▸ Source excerpt
•••

Dynamic Smoothing Cross-Entropy Method (DSCEM)
- class pypop7.optimizers.cem.dscem.DSCEM(problem, options)[source]
Dynamic Smoothing Cross-Entropy Method (DSCEM).
Note
DSCEM uses the dynamic smoothing strategy to update the mean and std of Gaussian search (mutation/sampling) distribution in an online fashion.
- Parameters:
problem (dict) –
- problem arguments with the following common settings (keys):
’fitness_function’ - objective function to be minimized (func),
’ndim_problem’ - number of dimensionality (int),
’upper_boundary’ - upper boundary of search range (array_like),
’lower_boundary’ - lower boundary of search range (array_like).

•••

▸ Rows from a spatial reasoning dataset

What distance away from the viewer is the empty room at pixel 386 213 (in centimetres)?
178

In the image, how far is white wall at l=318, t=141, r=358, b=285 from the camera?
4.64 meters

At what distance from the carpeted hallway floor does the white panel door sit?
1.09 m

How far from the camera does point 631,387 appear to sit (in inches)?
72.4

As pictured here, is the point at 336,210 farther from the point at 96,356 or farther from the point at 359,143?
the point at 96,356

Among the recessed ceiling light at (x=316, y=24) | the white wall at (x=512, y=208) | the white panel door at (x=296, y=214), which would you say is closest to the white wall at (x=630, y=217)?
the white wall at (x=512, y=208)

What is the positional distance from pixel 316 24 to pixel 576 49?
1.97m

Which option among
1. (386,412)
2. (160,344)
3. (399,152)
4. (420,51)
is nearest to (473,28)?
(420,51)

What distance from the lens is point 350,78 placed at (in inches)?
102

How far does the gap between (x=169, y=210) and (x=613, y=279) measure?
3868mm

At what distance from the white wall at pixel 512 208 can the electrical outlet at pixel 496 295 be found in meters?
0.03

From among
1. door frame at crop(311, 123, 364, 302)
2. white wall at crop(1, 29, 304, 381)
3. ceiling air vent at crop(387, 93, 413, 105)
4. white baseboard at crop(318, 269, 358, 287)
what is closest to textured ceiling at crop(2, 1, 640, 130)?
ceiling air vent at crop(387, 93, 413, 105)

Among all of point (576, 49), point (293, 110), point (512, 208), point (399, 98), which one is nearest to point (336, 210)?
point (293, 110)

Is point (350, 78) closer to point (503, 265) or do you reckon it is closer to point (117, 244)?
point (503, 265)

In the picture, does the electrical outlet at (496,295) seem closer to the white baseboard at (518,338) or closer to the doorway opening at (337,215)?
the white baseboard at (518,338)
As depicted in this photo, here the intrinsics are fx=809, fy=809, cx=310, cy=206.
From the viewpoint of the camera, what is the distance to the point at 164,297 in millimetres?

•••

▸ Problem set
**1)** Answer these from the DSCEM documentation:
(a) What strategy does DSCEM use to update the mean and std of its Gaussian search distribution?
(b) What type is given for the 'ndim_problem' key?
(c) What is the 'fitness_function' key described as?
**2)** List every key of the problem dictionary named in the DSCEM documentation.
**3)** Resume the DSCEM documentation after its last line.

▸ Outputs by task
**1)**
(a) The dynamic smoothing strategy.
(b) int.
(c) The objective function to be minimized (func).

**2)** 'fitness_function', 'ndim_problem', 'upper_boundary', 'lower_boundary'

**3)**
options (dict) –
- optimizer options with the following common settings (keys):
’max_function_evaluations’ - maximum of function evaluations (int, default: np.inf),
’max_runtime’ - maximal runtime to be allowed (float, default: np.inf),
’seed_rng’ - seed for random number generation needed to be explicitly set (int);
- and with the following particular settings (keys):
’sigma’ - initial global step-size, aka mutation strength (float),
’mean’ - initial (starting) point, aka mean of Gaussian search distribution (array_like),
if not given, it will draw a random sample from the uniform distribution whose search range is bounded by problem[‘lower_boundary’] and problem[‘upper_boundary’].
’n_individuals’ - offspring population size (int, default: 1000),
’n_parents’ - parent population size (int, default: 200),
’alpha’ - smoothing factor of mean of Gaussian search distribution (float, default: 0.8),
’beta’ - smoothing factor of individual step-sizes (float, default: 0.7),
’q’ - decay factor of smoothing individual step-sizes (float, default: 5.0).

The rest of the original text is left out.